In Our Darkest Times, We Humans Can Be The Most Destructive Species On The Planet

A Commentary by Doug Draper, Niagara At Large

Never mind locusts, great white sharks and hungry packs of wolves and hyenas. 

When it comes down to it – when we get tribal and let the darkest side of our nature drive us – we humans have proven over and over again that we can be the most destructive force on the planet. And our propensity to kill doesn’t seem to be governed by how intelligent or civilized we think we are either.

The smoldering wreckage of Flight 17 in east Ukraine among the most recent expressions of our capacity, as humans, to destroy.

The smoldering wreckage of Flight 17 in east Ukraine among the most recent expressions of our capacity, as humans, to destroy.

In his book ‘The Nightmare Years’, chronicling the rise of Nazism in the 1930s, the late journalist and historian William Shirer reports how “with increasing fascination and horror, I watched Hitler crush freedom and the human spirit in Germany, the country of Luther, Kant, Beethoven, Goethe, persecute the Jews and prepare to massacre them, destroy all who opposed him, and drag this great nation toward war, conquest and destruction. To my consternation most Germans joined joyously in this Nazi barbarism.”

But this is most certainly not about singling out Germany, which has turned out to be a country less militaristic than many others these days, and which also has some of the toughest laws in the world against hate crimes. This is about the whole lot of us, collectively, as a species. A hundred years ago this August, 2014, those of us who still observe history that goes back further than our last Facebook entry or tweet we sent out some 20 seconds ago, may remember the beginning of a war that in a mere four years and three months, butchered, gassed and starved to death an unprecedented 8.5 million soldiers and seven million civilians. It is now mostly remembered as World War 1 or the First World War – the causes of which are still leaving many historians scratching there heads over how or why it got started, and for what purpose so many people had their lives so violently snuffed out.

As some of us may also recall, that war, once also called the ‘Great War’ or, believe it or not, ‘the war to end all wars’ by some hopeless romantics, set the stage for a second one that was equally as murderous and even more hideous in terms of cruelty it wrought. And there have been many more wars in between and since.
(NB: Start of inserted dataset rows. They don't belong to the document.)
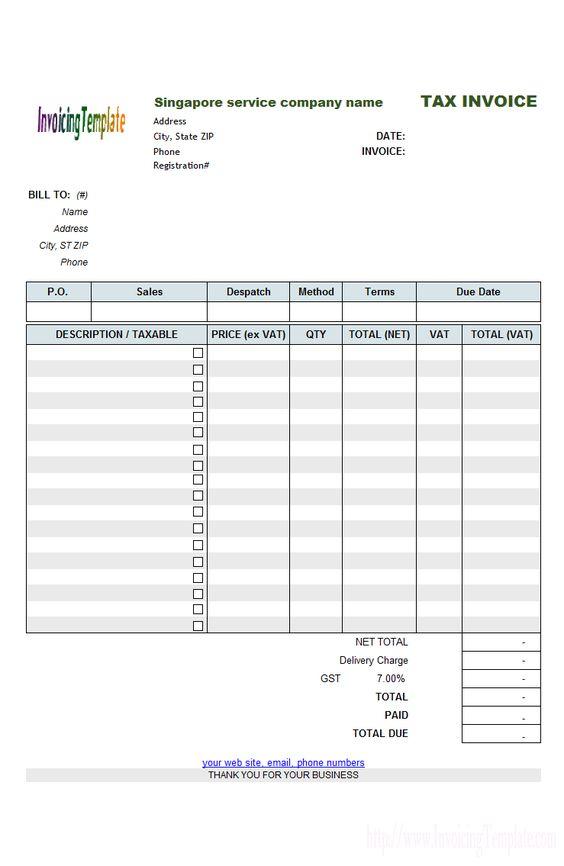 Why Use A Custom Receipt Book  Invoices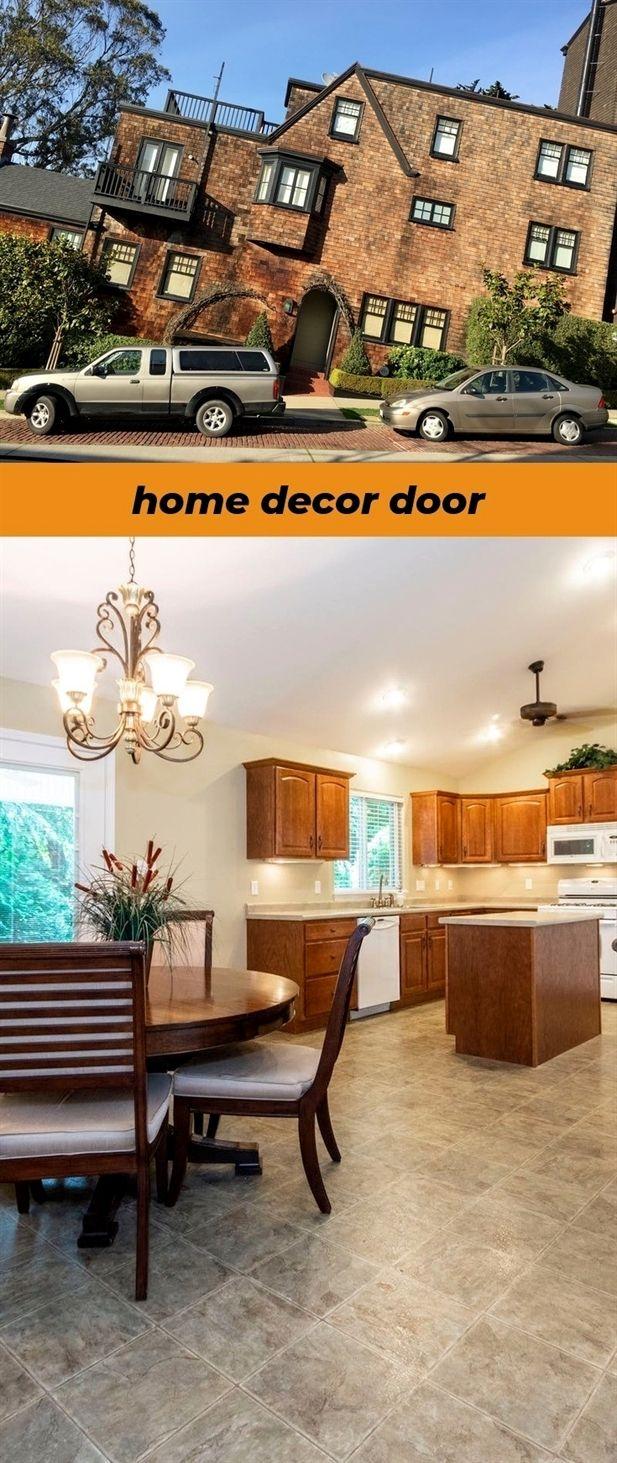 Home Decor Door 203 20190401184749 62 Usa Forum Uk How To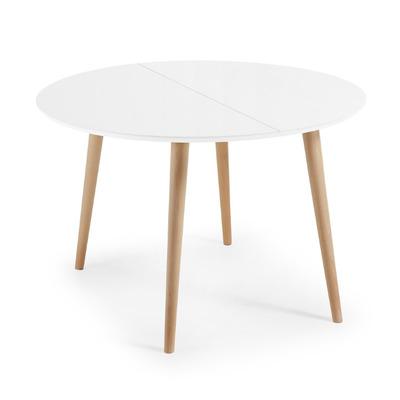 Runder Ausziehbarer Tisch Oakland   120 (200) x 120 cm Weiß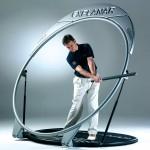 ゴルフ練習道具の効果はあるのか?必要性は・・・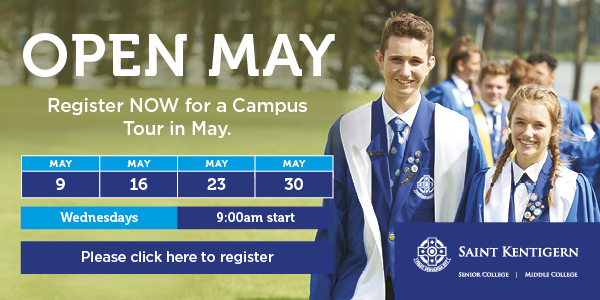 Saint Kentigern College OPEN MAY web graphic - 600x300px - draft 01 - a.jpg
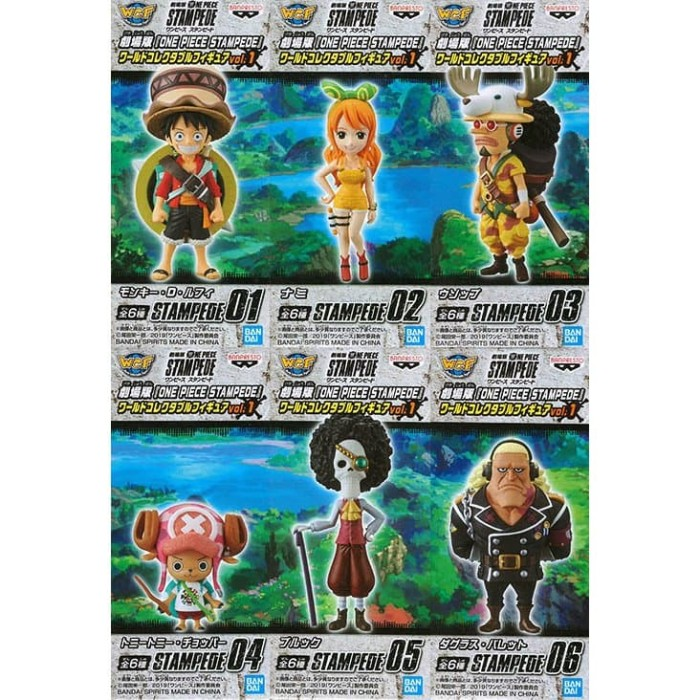 ONE PIECE WCF World Collectable MOVIE STAMPEDE vol.1 Full set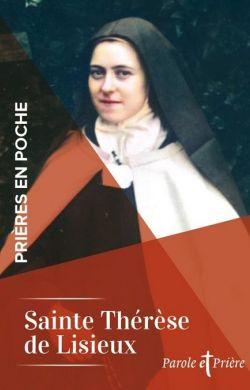 Prières en poche-Sainte Thérèse de l'Enfant-Jésus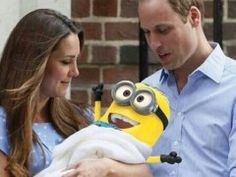 A first look at the Royal Baby you might also like: Best Royal Baby Memes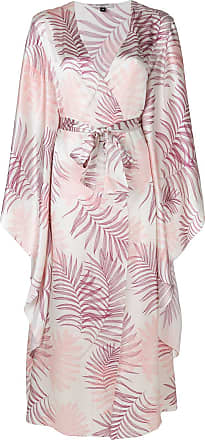 Gilda & Pearl floral embroidered night-gown - Neutro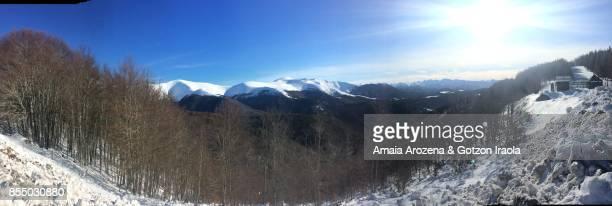 Panoramic view of landscape in Abodi nordic ski resort (Navarre)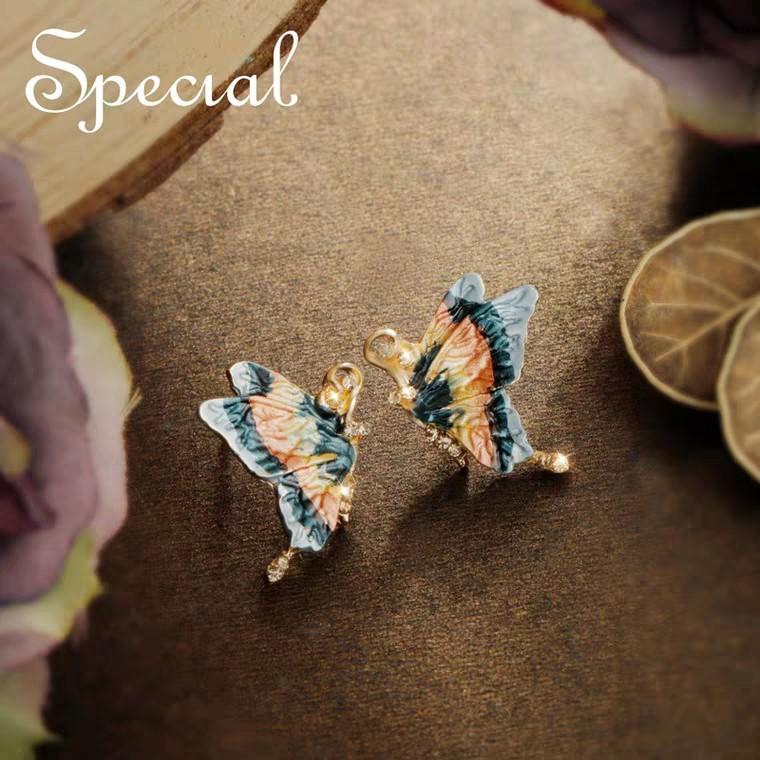 Vintage S925 Silver Pin Butterfly Earring Jewelry 复古S925银针蝴蝶耳环饰品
All of this warring brings us right up to the horrible news of this July 17th, 2014, when, according to most of the evidence available in the days that followed, surface-to-air missile exploded a commercial jet carrying 298 men, women and children, including world renown medical researchers, on their way to an annual AIDs/HIV conference in Australia, over a war-torn zone in Ukraine.

This writer is not about to speculate on which warring tribe in that region is to blame for this murderous act. Who cares which tribe it is, quite frankly, since there is enough animosity and weaponry on all sides to kill many more than the 298 passengers and crew aboard that ill-fated jet.
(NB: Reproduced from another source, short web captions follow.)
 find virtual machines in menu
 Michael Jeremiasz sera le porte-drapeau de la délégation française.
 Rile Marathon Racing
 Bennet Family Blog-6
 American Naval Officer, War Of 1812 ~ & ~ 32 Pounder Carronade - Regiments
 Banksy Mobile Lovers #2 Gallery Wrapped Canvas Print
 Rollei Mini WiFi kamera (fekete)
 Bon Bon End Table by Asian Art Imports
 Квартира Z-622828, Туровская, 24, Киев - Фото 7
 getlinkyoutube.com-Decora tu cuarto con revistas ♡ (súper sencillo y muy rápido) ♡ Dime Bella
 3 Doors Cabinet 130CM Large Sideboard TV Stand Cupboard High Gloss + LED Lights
The very act of shooting a jet full of innocent people out of the sky is enough to show, once again, what a blood-letting species we humans can be at the worst of times, when we are more driven by our tribal ties about where we get our bloody oil and whatever else we think we need to secure for our survival from.
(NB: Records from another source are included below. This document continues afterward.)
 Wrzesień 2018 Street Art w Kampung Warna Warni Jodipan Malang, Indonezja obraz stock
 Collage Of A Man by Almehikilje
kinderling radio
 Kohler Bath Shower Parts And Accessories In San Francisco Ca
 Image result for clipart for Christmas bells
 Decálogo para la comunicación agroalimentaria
Toward the end of World War 1, a Canadian military doctor, Lt. Col. John McCrae who, himself, did not live to see the armistice, wrote his timeless poem that began: “In Flanders fields, the poppies blow, between the crosses row on row. …”

Today, in east Ukraine, one might very well write that in ‘Ukraine fields, where wheat and sunflowers grow, bodies decompose among the smoldering debris of a jet, decompose row on row ….”

We humans have the arrogance to point to other species on this planet, like bears in northern Canada or dolphins feeding on fish off Japan, or deer feeding on vegetation in and around Niagara, Ontario’s Short Hills park, of being destructive nuisances that need culling.

Take a good, long look at the online images of body bags and blackened metal and plastic melting into the ground where sunflowers once grew and try denying that we are not the most destructive species on this planet.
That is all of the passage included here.